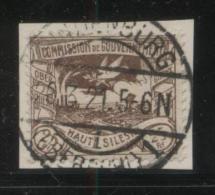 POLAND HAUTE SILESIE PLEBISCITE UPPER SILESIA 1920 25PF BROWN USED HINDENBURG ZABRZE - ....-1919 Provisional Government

::::::::

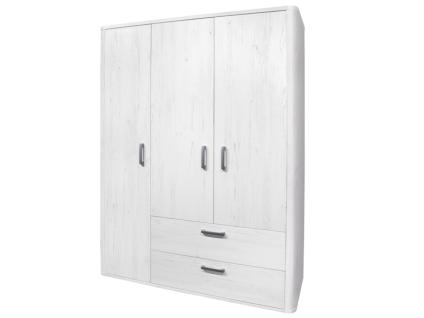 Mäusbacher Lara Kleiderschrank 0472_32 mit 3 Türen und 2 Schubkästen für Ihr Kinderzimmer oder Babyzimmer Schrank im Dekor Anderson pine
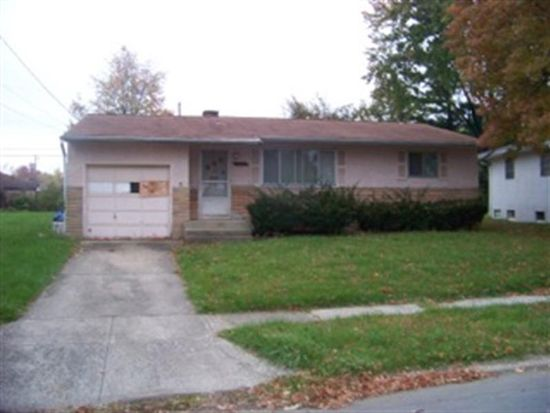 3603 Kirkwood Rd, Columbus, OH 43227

::::::::

EXERCISE OBJECTIVE = From the records above, transcribe only the stretch from the line with "Mäusbacher Lara Kleiderschrank" through the line with "3603 Kirkwood Rd, Columbus, OH 43227", keeping both ends. Omit pictures.

OUTPUT =
 Mäusbacher Lara Kleiderschrank 0472_32 mit 3 Türen und 2 Schubkästen für Ihr Kinderzimmer oder Babyzimmer Schrank im Dekor Anderson pine
 3603 Kirkwood Rd, Columbus, OH 43227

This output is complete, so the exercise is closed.